基本的な情報をまとめておくと(裏ラベルや醸造元である那賀酒造の公式サイトなど参照)、醸造元:那賀酒造有限会社/醸造元所在地:徳島県那賀郡那賀町和食字町/原材料名:米(国産)、米こうじ(国産米)/原料米品種:雄町100%/精米歩合:70%(自家精米)/使用酵母:10号系/アルコール分:20度/日本酒度:±0/製造年月:2020.3月分。
那賀酒造は、享保10年(1725)創業。緑豊かな山々と清流那賀川に囲まれた鷲敷の里で、米と水だけの酒造りを営む。年間生産量40石余りの小さな蔵で、麹の一部には自社の田んぼで栽培した米を使用し、原材料のすべての米は一から自家精米するなどこだわりの酒造りを行っている。現在、杜氏兼蔵元の11代目松浦章裕のもと、力強くどっしりとした酒を醸している。
秋元商店のコメント:「旭若松らしいふくよかな味わいと芳醇な旨味を感じる逸品です。お燗にすると更に旨味が増します」
秋元商店で前から目にしていて、杉田衛保『究極の日本酒 マリアージュで楽しむ純米無濾過生原酒16本』でも取り上げられていて、ずっと気になっていた酒。アルコールの度数が高く、確かに力強くどっしりとしているのに、決して重くはなく、飲みにくさというのもない。
▼ 那賀酒造は、徳島の山々に囲まれた内陸に位置する蔵。
料理は、地理的にみれば、山のもの、畑のものになりそうだが、前掲書のマリアージュの説明が大いに参考になる。
「甘みも旨みもあるので、とがったものをまろやかにします。なので、濃い味、しかも個性を持った料理との組み合わせが冴えます。辛くて、甘くて、酸っぱい八丁味噌を使ったビーフシチューが非常に美味しい組み合わせです。他にも、地豚のにんにく味噌バター炒め、鯉こくなど、酒と釣り合う個性があると美味い。魚でも肉でも味噌漬け、粕漬けといった発酵食品、保存食品が美味しく、甘露煮などの煮魚もよく合います。

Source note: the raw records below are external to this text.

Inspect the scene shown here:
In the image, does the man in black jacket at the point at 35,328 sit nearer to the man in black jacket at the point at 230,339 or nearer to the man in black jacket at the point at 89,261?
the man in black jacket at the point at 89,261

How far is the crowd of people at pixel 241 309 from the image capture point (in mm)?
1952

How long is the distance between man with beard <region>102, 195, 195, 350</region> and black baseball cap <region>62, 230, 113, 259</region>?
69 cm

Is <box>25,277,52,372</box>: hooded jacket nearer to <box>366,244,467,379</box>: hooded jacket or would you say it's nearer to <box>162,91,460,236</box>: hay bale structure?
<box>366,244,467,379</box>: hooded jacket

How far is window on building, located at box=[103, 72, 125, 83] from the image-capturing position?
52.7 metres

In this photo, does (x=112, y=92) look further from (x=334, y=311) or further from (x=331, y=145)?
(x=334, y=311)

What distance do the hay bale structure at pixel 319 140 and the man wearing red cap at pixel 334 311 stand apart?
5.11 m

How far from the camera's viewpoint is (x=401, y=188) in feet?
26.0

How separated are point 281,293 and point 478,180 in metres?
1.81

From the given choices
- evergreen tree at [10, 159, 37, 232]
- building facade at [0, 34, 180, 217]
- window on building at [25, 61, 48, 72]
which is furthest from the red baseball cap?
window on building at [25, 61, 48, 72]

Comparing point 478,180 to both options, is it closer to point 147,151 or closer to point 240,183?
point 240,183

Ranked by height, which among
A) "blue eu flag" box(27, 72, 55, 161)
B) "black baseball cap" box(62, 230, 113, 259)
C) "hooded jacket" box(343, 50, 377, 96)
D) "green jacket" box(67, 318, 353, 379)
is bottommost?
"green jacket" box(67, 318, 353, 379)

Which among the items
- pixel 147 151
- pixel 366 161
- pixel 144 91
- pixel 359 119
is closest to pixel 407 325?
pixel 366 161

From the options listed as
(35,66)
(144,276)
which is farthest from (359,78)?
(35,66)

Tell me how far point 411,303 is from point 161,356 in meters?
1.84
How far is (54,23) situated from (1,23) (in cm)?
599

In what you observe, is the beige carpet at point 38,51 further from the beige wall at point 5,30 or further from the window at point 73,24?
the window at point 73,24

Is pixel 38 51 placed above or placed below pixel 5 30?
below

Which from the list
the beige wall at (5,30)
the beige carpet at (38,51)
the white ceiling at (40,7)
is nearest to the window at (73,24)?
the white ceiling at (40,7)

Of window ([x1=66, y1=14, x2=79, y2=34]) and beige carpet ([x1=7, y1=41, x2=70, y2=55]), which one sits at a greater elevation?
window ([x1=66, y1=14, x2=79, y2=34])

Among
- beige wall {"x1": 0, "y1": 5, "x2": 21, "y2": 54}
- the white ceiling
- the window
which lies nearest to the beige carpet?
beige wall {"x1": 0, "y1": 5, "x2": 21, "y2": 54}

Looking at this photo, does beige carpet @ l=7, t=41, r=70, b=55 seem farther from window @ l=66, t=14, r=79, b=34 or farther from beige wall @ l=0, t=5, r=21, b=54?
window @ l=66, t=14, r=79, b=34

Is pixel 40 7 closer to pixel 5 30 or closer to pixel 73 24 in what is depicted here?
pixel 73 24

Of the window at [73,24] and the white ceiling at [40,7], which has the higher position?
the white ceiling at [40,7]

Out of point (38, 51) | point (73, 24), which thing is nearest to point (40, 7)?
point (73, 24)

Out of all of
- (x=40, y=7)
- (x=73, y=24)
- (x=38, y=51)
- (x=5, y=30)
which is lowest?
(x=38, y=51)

中華にも合います。辛い料理や甘酸っぱい料理が得意です。麻婆茄子、麻婆豆腐、酢豚、黒酢を使ったあんかけなど、辛さを抑え、酸っぱさをまろやかにして、味のバランスをよくしてくれる。調味料の働きをしてくれます。酒が料理に合わせにいくような感じです」
この日に抜栓した旭若松の熱燗で。この甘みと旨み、凝縮感、そして熟成感をどうやって出しているのだろうと思う。もちろん筑前煮も悪くはないが、この味にはオーソドックスなものより、クセのある個性の強い料理の方が楽しめる。